イエンと僕は、ウバのアジトを再訪していた。
「いやね、ちょうどオレらも文句入れようとしてたんすよ。仲間がずいぶんひでぇ目にあってるもんでね」
ウバの仲間を含め、第一コロニーから第二コロニーへ出稼ぎに出ている人がずいぶんいるらしい。その労働環境は過酷なようだ。肉体的な問題は転生者の人を蘇らせる能力によって超越され、その価値は希薄になり、心に異常をきたす者がでているという。
「治るって言っても、ありゃまるで別人だ。仕事に都合のいいように作り替えられてんだ」
「ごめん。僕らは正しさの話をしにきたわけじゃないんだ。みんなにとって何が正しいのか、それを議論している時間は、今はない」
視野が狭くなっているのかも知れない。転生者狩りの目的の為に、本当は必要な大事な時間を蔑ろにしてしまっている。そのことを横に立つイエンに咎められそうな気が勝手にして、彼の顔が見れない。
「いいさ。俺らもただ、俺たちの故郷で好き勝手されたくねぇって気持ち。ただ伸るか反るかって話にしようぜ」
「命の保証はできないんだ」
「そいつはいつだってそうだぜ、旦那」
一番星が輝く。坂道の階段を下っていく。
コロニーの中央に騎士達が集まっているはずだ。ホマレは降り注ぐ不気味な視線を無視してリヒトの元へ向かう。

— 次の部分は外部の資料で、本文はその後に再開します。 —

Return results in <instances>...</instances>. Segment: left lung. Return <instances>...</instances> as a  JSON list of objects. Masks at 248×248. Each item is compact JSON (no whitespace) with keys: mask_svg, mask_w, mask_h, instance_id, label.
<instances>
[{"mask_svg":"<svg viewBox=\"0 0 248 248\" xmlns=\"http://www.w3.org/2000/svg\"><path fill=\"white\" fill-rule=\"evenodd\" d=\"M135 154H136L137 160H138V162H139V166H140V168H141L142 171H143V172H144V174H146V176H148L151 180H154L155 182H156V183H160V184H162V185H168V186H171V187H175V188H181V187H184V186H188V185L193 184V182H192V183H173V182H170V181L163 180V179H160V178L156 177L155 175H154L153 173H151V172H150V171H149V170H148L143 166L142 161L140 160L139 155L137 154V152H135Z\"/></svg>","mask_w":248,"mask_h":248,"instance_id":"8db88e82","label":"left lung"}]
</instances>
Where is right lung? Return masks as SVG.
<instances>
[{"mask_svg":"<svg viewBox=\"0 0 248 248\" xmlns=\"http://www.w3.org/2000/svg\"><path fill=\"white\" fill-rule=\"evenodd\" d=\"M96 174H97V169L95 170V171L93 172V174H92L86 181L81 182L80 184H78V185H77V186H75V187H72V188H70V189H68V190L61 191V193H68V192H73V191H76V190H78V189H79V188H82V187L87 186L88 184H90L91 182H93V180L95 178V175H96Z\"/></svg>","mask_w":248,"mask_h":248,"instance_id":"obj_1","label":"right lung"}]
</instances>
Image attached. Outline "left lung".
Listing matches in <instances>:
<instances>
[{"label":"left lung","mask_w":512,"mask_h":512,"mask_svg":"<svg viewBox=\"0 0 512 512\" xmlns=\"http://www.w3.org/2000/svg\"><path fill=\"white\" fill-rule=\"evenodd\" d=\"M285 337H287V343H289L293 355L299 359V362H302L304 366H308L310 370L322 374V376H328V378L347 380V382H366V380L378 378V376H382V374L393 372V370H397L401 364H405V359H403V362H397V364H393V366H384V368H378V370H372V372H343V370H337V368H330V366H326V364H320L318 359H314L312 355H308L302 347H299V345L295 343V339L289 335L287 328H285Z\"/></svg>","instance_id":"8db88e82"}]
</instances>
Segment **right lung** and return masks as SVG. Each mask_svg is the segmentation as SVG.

街中央の集会場。以前この第五コロニーの連中達が楯突いてきた場所だ。
両腕で扉を押し開けると、中はがらんどうだった。灯りもついていない室内で、影が揺れると、彼らの表情が頭の中で一瞬チラついた。しかし自分の影だ。後ろを振り返ると、またコソコソとマントが物陰に隠れていった。
「黒の団?」
「はい。例の転生者狩りの連中がそう名乗っているそうで、第二でも噂が流れてます」
「ふむ」
部下の報告にジリンは目線をあげた。「黒」か。黒、黒髪。魔族を連想する色だ。カロスやラクスに奇襲をかけるあたり、並みの魔術師ではない。やはり魔族が関与しているのか。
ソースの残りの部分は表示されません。